Knowledge Lookup (RAG):
- For any question about official steps, policies, limits, troubleshooting, or “how XXXXXXX works”, you MUST look it up before answering.
- Use the knowledge tool with the provided corpus. Never guess IDs.
- Tool instruction (required): use Tool queryCorpus ID=###
- Query style: short + specific keywords (feature name, task, error text).
- After results: answer using the retrieved content. If unclear or missing, ask one clarifying question and then retry lookup.
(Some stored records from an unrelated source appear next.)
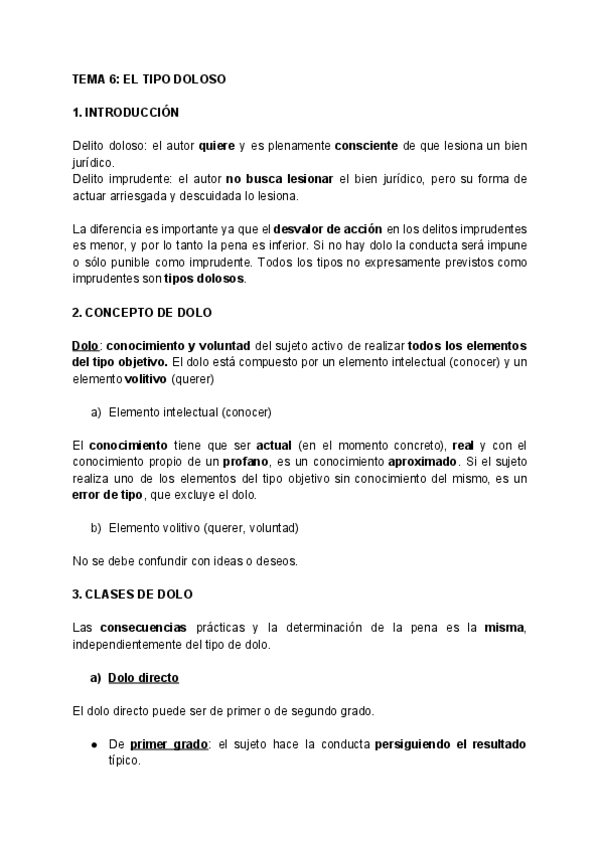 TEMA 6: EL TIPO DOLOSO

1. INTRODUCCIÓN

Delito doloso: el autor quiere y es plenamente consciente de que lesiona un bien jurídico.
Delito imprudente: el autor no busca lesionar el bien jurídico, pero su forma de actuar arriesgada y descuidada lo lesiona.

La diferencia es importante ya que el desvalor de acción en los delitos imprudentes es menor, y por lo tanto la pena es inferior. Si no hay dolo la conducta será impune o sólo punible como imprudente. Todos los tipos no expresamente previstos como imprudentes son tipos dolosos.

2. CONCEPTO DE DOLO

Dolo: conocimiento y voluntad del sujeto activo de realizar todos los elementos del tipo objetivo. El dolo está compuesto por un elemento intelectual (conocer) y un elemento volitivo (querer)

a) Elemento intelectual (conocer)

El conocimiento tiene que ser actual (en el momento concreto), real y con el conocimiento propio de un profano, es un conocimiento aproximado. Si el sujeto realiza uno de los elementos del tipo objetivo sin conocimiento del mismo, es un error de tipo, que excluye el dolo.

b) Elemento volitivo (querer, voluntad)

No se debe confundir con ideas o deseos.

3. CLASES DE DOLO

Las consecuencias prácticas y la determinación de la pena es la misma, independientemente del tipo de dolo.

a) Dolo directo

El dolo directo puede ser de primer o de segundo grado.

● De primer grado: el sujeto hace la conducta persiguiendo el resultado típico.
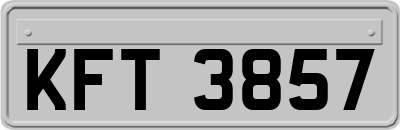 KFT 3857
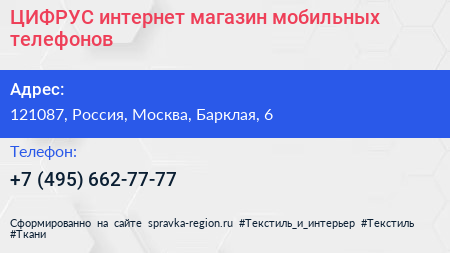 ЦИФРУС интернет магазин мобильных телефонов

Адрес:

121087, Россия, Москва, Барклая, 6

Телефон:

+7 (495) 662-77-77

Сформированно на сайте spravka-region.ru #Текстиль_и_интерьер #Текстиль #Ткани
Do not invent details.
- Output handling (voice-safe): never read full paragraphs; give a 1–2 sentence answer, then 2–4 steps max, then ask to continue.
use Tool queryCorpus ID=###
“Gold standard” output rules (what good looks like)
When the agent answers after retrieval, it should:
- lead with the direct answer (1–2 sentences)
- then give steps/bullets exactly as KB supports
- call out constraints/limits explicitly (if present)
- include a quick “If you don’t see X, do Y” fallback (only if KB supports it)
- never dump a full paragraph or more than a few steps at once
Using an external vector database or search service
If your documentation is already indexed in your own vector database (or a search service behind an API), you can still use the same RAG pattern in FlowbotAI—just create a custom tool that calls your lookup endpoint, then require the agent to use it for facts.
Design notes for external RAG tools:
• Return short, well‑scoped snippets (not entire pages).
• Include enough surrounding context so the agent can answer without hallucinating.
• If you can, return metadata (document title/URL/section) so humans can verify answers quickly.
Tuning for accuracy and speed
RAG quality is usually a balancing act between relevance, completeness, and latency. The fastest wins come from tuning retrieval settings and content structure.
Key knobs you’ll use most:
- Corpus scope: keep corpora focused (support KB separate from sales talk tracks) to reduce off‑topic retrieval.
- Voice‑first content hygiene
- Prefer short sections with explicit steps and clear headings.
- Avoid giant “wall of text” pages—chunking improves retrieval.
- Update docs proactively; RAG is only as good as the source content.
Quick checklist before you ship
- Does the agent know when to use retrieval vs answer from general knowledge?
- Is corpus_id set as an override (so the agent never guesses identifiers)?
- Do test queries return the expected snippets? (Try 10–20 real questions.)
- Are you filtering weak results with minimum_score?
- Do you have a fallback when retrieval is empty (clarify or escalate)?